- Set problem -
Output the data that follows exactly, line for line.

- Material provided -
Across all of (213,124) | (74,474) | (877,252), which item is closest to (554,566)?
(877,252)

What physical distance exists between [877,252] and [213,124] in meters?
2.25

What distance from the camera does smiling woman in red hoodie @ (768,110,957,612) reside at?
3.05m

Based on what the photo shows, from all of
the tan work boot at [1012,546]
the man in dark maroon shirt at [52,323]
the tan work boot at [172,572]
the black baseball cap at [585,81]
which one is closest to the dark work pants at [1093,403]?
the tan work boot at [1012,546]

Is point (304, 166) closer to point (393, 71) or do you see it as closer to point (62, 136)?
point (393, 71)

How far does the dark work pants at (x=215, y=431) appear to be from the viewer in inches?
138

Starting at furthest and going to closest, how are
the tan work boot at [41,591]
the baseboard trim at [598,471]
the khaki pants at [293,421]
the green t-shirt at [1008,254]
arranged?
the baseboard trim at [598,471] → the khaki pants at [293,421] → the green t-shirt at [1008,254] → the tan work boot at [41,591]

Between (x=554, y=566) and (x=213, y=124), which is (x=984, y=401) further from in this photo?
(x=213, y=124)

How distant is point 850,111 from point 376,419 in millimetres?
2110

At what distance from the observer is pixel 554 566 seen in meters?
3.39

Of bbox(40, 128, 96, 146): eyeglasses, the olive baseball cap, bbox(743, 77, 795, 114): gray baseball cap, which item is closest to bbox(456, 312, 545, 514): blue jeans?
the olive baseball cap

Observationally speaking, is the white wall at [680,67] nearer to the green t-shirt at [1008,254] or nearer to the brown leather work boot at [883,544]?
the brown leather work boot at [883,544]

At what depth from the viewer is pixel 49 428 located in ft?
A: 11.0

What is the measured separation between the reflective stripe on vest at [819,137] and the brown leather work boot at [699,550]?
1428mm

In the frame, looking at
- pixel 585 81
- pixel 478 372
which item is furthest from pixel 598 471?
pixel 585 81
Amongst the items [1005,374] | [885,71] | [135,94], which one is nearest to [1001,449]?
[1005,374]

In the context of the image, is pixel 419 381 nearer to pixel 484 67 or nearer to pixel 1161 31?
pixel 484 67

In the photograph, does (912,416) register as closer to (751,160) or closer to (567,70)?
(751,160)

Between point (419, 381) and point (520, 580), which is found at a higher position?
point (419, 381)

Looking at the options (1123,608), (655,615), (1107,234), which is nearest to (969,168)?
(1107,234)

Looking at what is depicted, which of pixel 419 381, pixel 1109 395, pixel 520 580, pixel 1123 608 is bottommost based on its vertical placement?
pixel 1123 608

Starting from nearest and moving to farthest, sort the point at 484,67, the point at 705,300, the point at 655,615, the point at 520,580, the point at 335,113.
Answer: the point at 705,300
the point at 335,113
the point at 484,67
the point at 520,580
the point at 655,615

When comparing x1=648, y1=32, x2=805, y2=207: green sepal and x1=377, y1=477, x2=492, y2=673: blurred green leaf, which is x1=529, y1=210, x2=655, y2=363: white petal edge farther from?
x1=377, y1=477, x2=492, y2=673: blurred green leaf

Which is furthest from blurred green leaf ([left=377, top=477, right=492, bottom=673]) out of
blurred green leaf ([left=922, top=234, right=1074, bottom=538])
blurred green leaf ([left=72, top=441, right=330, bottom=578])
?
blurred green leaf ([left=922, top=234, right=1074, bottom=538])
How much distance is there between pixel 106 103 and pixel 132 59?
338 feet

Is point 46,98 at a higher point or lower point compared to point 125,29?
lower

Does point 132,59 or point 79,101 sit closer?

- Exercise result -
Across all of (213,124) | (74,474) | (877,252), which item is closest to (554,566)?
(877,252)

What physical distance exists between [877,252] and [213,124] in meters?
2.25

What distance from the camera does smiling woman in red hoodie @ (768,110,957,612) reside at?
3.05m

Based on what the photo shows, from all of
the tan work boot at [1012,546]
the man in dark maroon shirt at [52,323]
the tan work boot at [172,572]
the black baseball cap at [585,81]
which one is closest to the dark work pants at [1093,403]?
the tan work boot at [1012,546]

Is point (304, 166) closer to point (393, 71) or do you see it as closer to point (62, 136)?
point (393, 71)

How far does the dark work pants at (x=215, y=431) appear to be from the viewer in inches?
138

Starting at furthest and going to closest, how are
the tan work boot at [41,591]
the baseboard trim at [598,471]
the khaki pants at [293,421]
the green t-shirt at [1008,254]
arranged?
the baseboard trim at [598,471] → the khaki pants at [293,421] → the green t-shirt at [1008,254] → the tan work boot at [41,591]

Between (x=554, y=566) and (x=213, y=124), which is (x=984, y=401) further from in this photo?
(x=213, y=124)

How distant is point 850,111 from point 376,419 in millimetres?
2110

At what distance from the observer is pixel 554 566 seen in meters?
3.39

Of bbox(40, 128, 96, 146): eyeglasses, the olive baseball cap, bbox(743, 77, 795, 114): gray baseball cap, which item is closest to bbox(456, 312, 545, 514): blue jeans?
the olive baseball cap

Observationally speaking, is the white wall at [680,67] nearer to the green t-shirt at [1008,254] or nearer to the brown leather work boot at [883,544]?
the brown leather work boot at [883,544]

At what depth from the viewer is pixel 49 428 located in ft?
A: 11.0

What is the measured separation between the reflective stripe on vest at [819,137] and the brown leather work boot at [699,550]?
1428mm

In the frame, looking at
- pixel 585 81
- pixel 478 372
which item is furthest from pixel 598 471?
pixel 585 81
Amongst the items [1005,374] | [885,71] | [135,94], which one is nearest to [1001,449]?
[1005,374]

In the context of the image, is pixel 419 381 nearer to pixel 484 67 or nearer to pixel 1161 31?
pixel 484 67

In the photograph, does (912,416) register as closer to (751,160) or closer to (567,70)?
(751,160)

Between point (419, 381) and point (520, 580), which is found at a higher position?
point (419, 381)

Looking at the options (1123,608), (655,615), (1107,234), which is nearest to (969,168)?
(1107,234)

Looking at what is depicted, which of pixel 419 381, pixel 1109 395, pixel 520 580, pixel 1123 608 is bottommost based on its vertical placement?
pixel 1123 608

Starting from nearest and moving to farthest, sort the point at 484,67, the point at 705,300, the point at 655,615, the point at 520,580, the point at 335,113.
Answer: the point at 705,300
the point at 335,113
the point at 484,67
the point at 520,580
the point at 655,615

When comparing x1=648, y1=32, x2=805, y2=207: green sepal and x1=377, y1=477, x2=492, y2=673: blurred green leaf, which is x1=529, y1=210, x2=655, y2=363: white petal edge farther from?
x1=377, y1=477, x2=492, y2=673: blurred green leaf

Which is furthest from blurred green leaf ([left=377, top=477, right=492, bottom=673]) out of
blurred green leaf ([left=922, top=234, right=1074, bottom=538])
blurred green leaf ([left=72, top=441, right=330, bottom=578])
?
blurred green leaf ([left=922, top=234, right=1074, bottom=538])
How much distance is there between pixel 106 103 and pixel 132 59?
338 feet

Is point 46,98 at a higher point or lower point compared to point 125,29?
lower

Does point 132,59 or point 79,101 sit closer?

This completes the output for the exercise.